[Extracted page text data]
####

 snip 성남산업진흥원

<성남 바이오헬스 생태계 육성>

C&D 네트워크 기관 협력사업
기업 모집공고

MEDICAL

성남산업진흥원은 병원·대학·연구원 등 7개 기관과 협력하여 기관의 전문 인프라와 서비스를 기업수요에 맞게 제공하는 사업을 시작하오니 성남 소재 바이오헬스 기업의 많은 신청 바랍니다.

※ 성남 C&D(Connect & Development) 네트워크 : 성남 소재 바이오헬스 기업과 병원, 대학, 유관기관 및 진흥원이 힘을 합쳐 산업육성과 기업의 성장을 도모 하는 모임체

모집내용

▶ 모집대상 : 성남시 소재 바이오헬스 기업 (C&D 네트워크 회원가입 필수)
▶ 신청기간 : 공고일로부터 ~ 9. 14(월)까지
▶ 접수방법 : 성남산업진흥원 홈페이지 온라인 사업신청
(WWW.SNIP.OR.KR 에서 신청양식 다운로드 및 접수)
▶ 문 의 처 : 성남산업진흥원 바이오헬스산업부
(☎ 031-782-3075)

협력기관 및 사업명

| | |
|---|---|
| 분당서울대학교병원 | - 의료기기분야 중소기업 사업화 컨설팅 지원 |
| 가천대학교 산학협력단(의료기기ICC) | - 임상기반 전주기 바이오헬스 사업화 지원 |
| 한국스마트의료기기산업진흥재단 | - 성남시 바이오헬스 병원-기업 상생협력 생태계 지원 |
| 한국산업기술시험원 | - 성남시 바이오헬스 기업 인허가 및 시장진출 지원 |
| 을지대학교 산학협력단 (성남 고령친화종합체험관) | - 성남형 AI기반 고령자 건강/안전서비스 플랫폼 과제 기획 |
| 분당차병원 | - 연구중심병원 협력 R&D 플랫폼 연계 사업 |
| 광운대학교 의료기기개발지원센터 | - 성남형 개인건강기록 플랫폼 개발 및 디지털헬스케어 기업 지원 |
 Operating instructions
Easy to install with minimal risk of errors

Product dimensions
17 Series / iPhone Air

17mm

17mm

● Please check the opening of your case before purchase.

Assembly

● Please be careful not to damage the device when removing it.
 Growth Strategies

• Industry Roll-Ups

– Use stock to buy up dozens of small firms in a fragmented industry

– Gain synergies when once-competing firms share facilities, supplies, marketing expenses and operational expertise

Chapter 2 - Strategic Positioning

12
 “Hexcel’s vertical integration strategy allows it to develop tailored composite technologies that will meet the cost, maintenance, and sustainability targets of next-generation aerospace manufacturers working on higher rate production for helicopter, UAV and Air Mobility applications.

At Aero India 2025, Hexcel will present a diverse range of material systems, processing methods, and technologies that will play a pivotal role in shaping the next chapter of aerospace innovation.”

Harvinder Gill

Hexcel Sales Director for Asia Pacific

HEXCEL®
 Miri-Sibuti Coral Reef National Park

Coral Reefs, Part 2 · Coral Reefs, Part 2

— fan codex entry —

####

* _EXERCISE INSTRUCTIONS_
Every entry above must appear again in the reply, exactly as it stands.

* _RESPONSE TO THE TASK_
 snip 성남산업진흥원

<성남 바이오헬스 생태계 육성>

C&D 네트워크 기관 협력사업
기업 모집공고

MEDICAL

성남산업진흥원은 병원·대학·연구원 등 7개 기관과 협력하여 기관의 전문 인프라와 서비스를 기업수요에 맞게 제공하는 사업을 시작하오니 성남 소재 바이오헬스 기업의 많은 신청 바랍니다.

※ 성남 C&D(Connect & Development) 네트워크 : 성남 소재 바이오헬스 기업과 병원, 대학, 유관기관 및 진흥원이 힘을 합쳐 산업육성과 기업의 성장을 도모 하는 모임체

모집내용

▶ 모집대상 : 성남시 소재 바이오헬스 기업 (C&D 네트워크 회원가입 필수)
▶ 신청기간 : 공고일로부터 ~ 9. 14(월)까지
▶ 접수방법 : 성남산업진흥원 홈페이지 온라인 사업신청
(WWW.SNIP.OR.KR 에서 신청양식 다운로드 및 접수)
▶ 문 의 처 : 성남산업진흥원 바이오헬스산업부
(☎ 031-782-3075)

협력기관 및 사업명

| | |
|---|---|
| 분당서울대학교병원 | - 의료기기분야 중소기업 사업화 컨설팅 지원 |
| 가천대학교 산학협력단(의료기기ICC) | - 임상기반 전주기 바이오헬스 사업화 지원 |
| 한국스마트의료기기산업진흥재단 | - 성남시 바이오헬스 병원-기업 상생협력 생태계 지원 |
| 한국산업기술시험원 | - 성남시 바이오헬스 기업 인허가 및 시장진출 지원 |
| 을지대학교 산학협력단 (성남 고령친화종합체험관) | - 성남형 AI기반 고령자 건강/안전서비스 플랫폼 과제 기획 |
| 분당차병원 | - 연구중심병원 협력 R&D 플랫폼 연계 사업 |
| 광운대학교 의료기기개발지원센터 | - 성남형 개인건강기록 플랫폼 개발 및 디지털헬스케어 기업 지원 |
 Operating instructions
Easy to install with minimal risk of errors

Product dimensions
17 Series / iPhone Air

17mm

17mm

● Please check the opening of your case before purchase.

Assembly

● Please be careful not to damage the device when removing it.
 Growth Strategies

• Industry Roll-Ups

– Use stock to buy up dozens of small firms in a fragmented industry

– Gain synergies when once-competing firms share facilities, supplies, marketing expenses and operational expertise

Chapter 2 - Strategic Positioning

12
 “Hexcel’s vertical integration strategy allows it to develop tailored composite technologies that will meet the cost, maintenance, and sustainability targets of next-generation aerospace manufacturers working on higher rate production for helicopter, UAV and Air Mobility applications.

At Aero India 2025, Hexcel will present a diverse range of material systems, processing methods, and technologies that will play a pivotal role in shaping the next chapter of aerospace innovation.”

Harvinder Gill

Hexcel Sales Director for Asia Pacific

HEXCEL®
 Miri-Sibuti Coral Reef National Park

Coral Reefs, Part 2 · Coral Reefs, Part 2

— fan codex entry —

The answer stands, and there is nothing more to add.